Third lacrosse player charged in guinea pig's slaughter
Woodhaven — A third Grosse Ile High School lacrosse player has been charged in the alleged pregame slaughter of a guinea pig in April, according to the Wayne County Prosecutor's Office.
The 16-year-old boy was charged in juvenile court with one count of killing/torturing an animal and one count of animal cruelty, spokeswoman Maria Miller said in a press release. The boy was not named since he is underage.
"He was with defendants (Tanner) Coolsaet and (Michael) Roth on April 30, 2016, when he is alleged to have stabbed the guinea pig with a knife," Miller said.
The teen is expected in court Aug. 11 at the Lincoln Hall of Justice before Referee Viola King. If convicted, he will be sentenced by the judge.
The unnamed teen is charged alongside fellow Grosse Ile lacrosse players Coolsaet, 18, and Roth, 17, who appeared briefly in Woodhaven's 33rd District Court Tuesday for a hearing on their felony charges: two counts each of killing/torturing an animal and conspiracy to kill/torture an animal.
Coolsaet and Roth are charged as adults and face up to four years in prison. They were arraigned July 18 and released on $5,000 personal bonds.
The charges stem from a pregame meeting around 11:30 a.m. April 30 involving a group of varsity boys lacrosse players, according to the prosecutor’s office.
“Two team members, Coolsaet and Roth, arrived at the meeting location and produced a box containing a guinea pig,” Miller said in a statement earlier this month. “Coolsaet had a knife and slit the guinea pig’s throat. Roth grabbed the guinea pig and struck it with a small bat. The animal died shortly thereafter.”
Miller's statement at the time did not mention the 16-year-old defendant now charged alongside his teammates.
Coolsaet and Roth are due back in court 1 p.m. Aug. 15 for their preliminary examination, which is expected to last a couple hours and feature “quite a few witnesses,” Judge James Kersten said.
The hearing initially was set for Aug. 2, but was delayed Tuesday due to scheduling conflicts for both defense and prosecution teams.
Kersten on Tuesday also adjusted the Coolsaet's and Roth's bonds, which originally prohibited possession of pets.
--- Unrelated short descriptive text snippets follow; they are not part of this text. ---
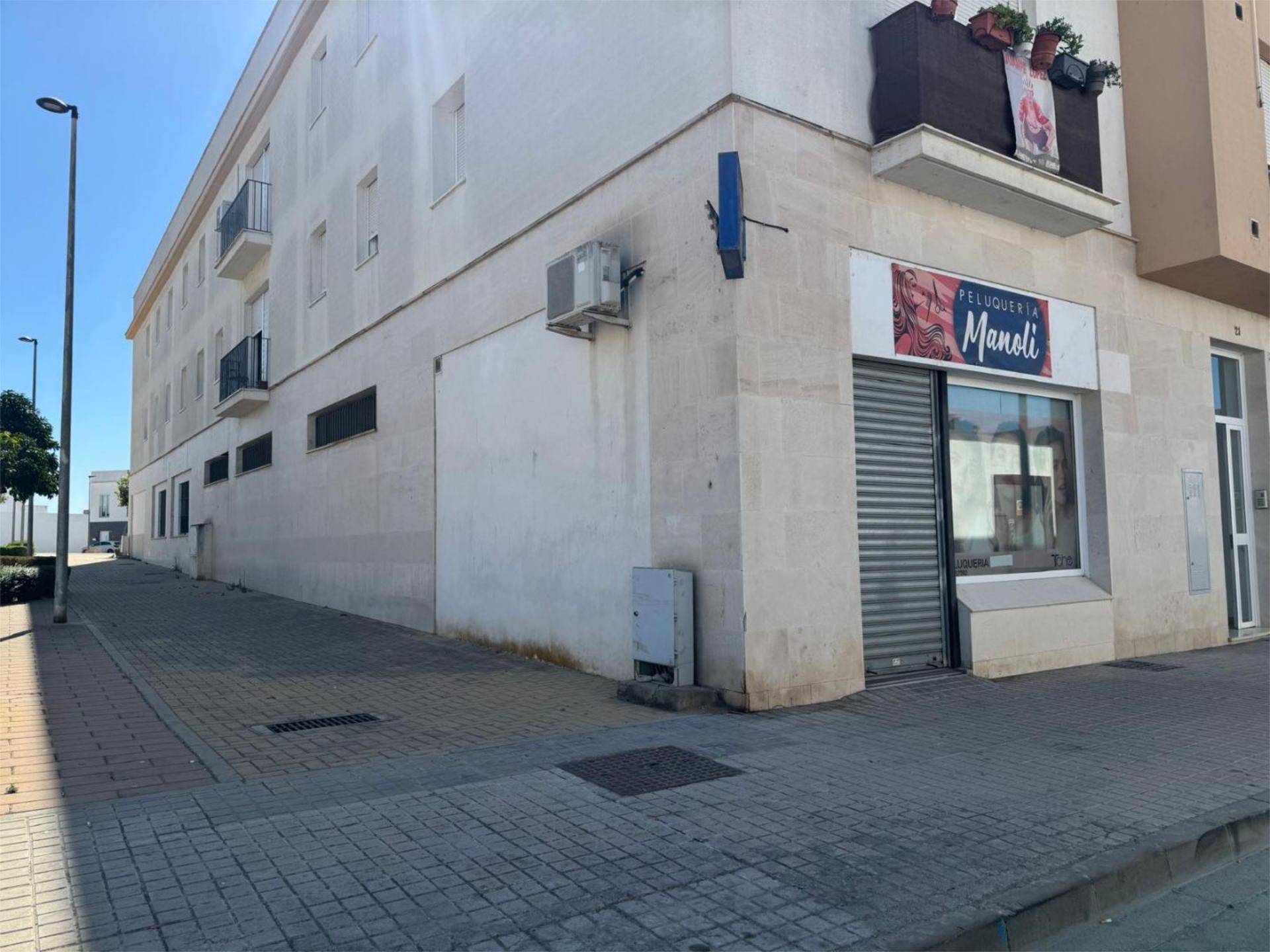 Geschaftsraum miete in Calle Navia, 19, Lebrija Geschaftsraum miete in Lebrija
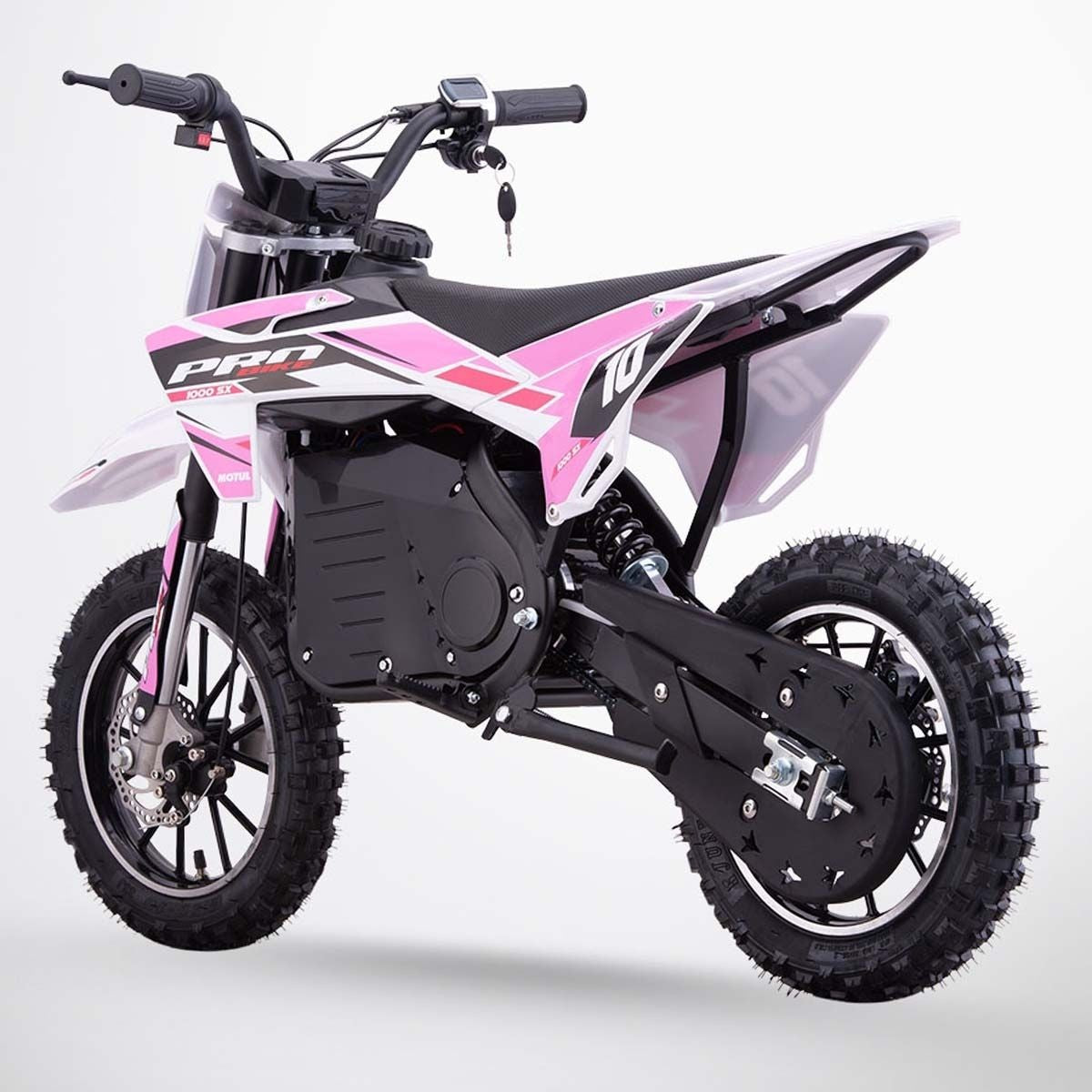 Moto enfant électrique PROBIKE 1000 SX - Edition 2025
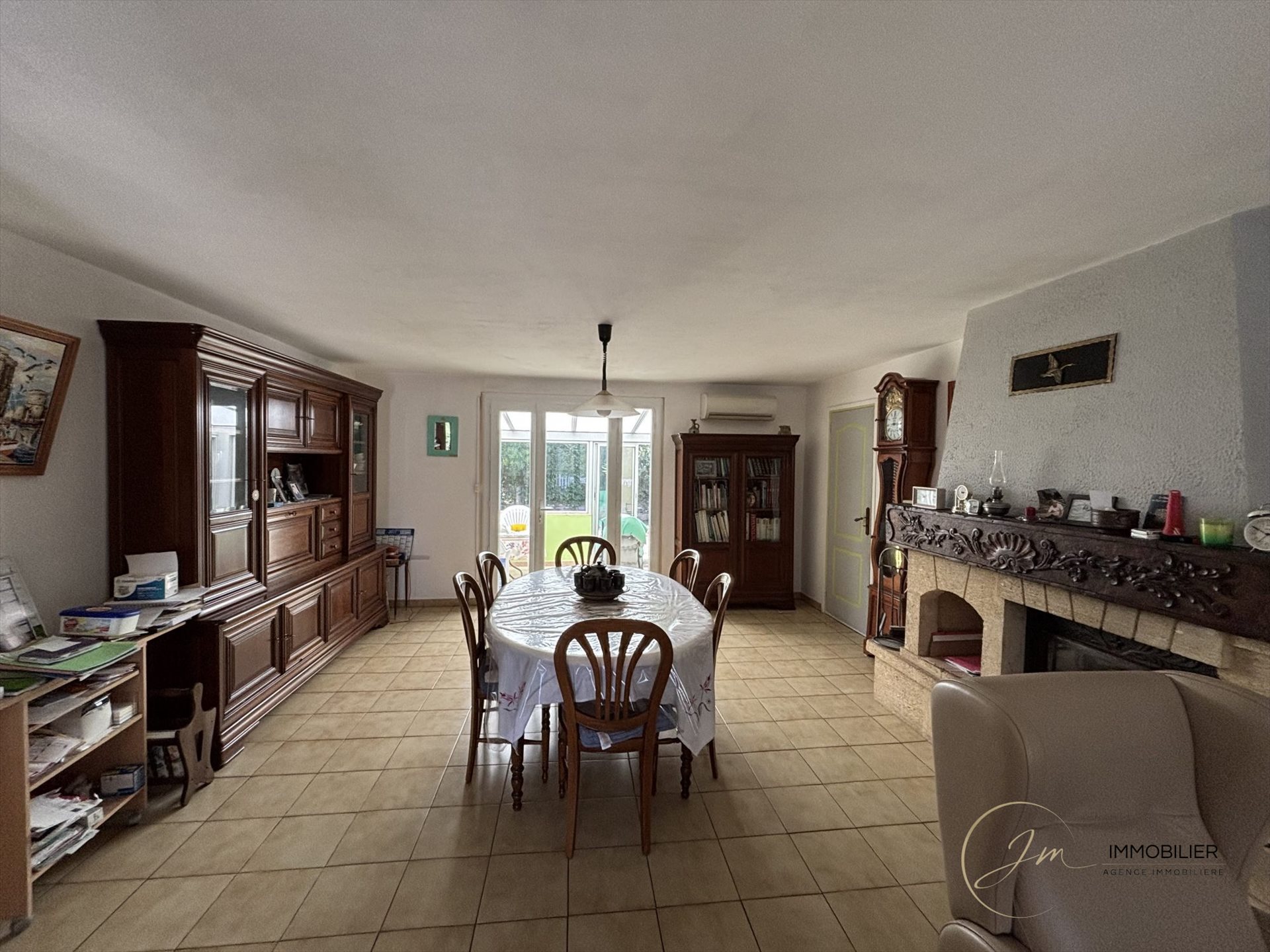 Maison à vendre, 108m², Moulès-et-Baucels
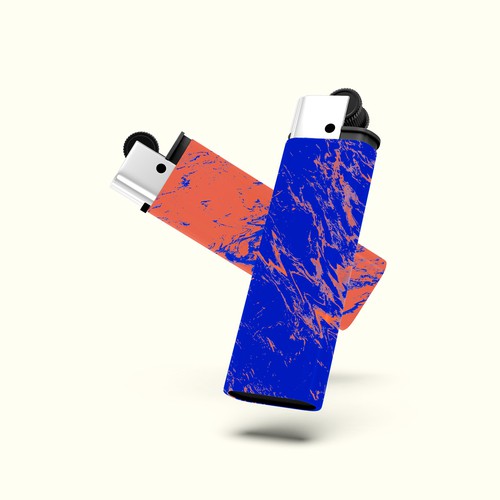  contest entry by Bloom Graphic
The pair now cannot have contact with any animal aside from family pets already present in their homes, including two birds, a fish and two cats.
Roth on Tuesday requested permission to travel to Colorado early next month to visit a family member, a motion granted by Kersten.
Wayne County Prosecutor Kym Worthy condemned the alleged attack earlier this month.
“The alleged facts in this case illustrate much more than a youthful prank or a pre-game antic,” she said in a statement. "We must take these cases seriously.”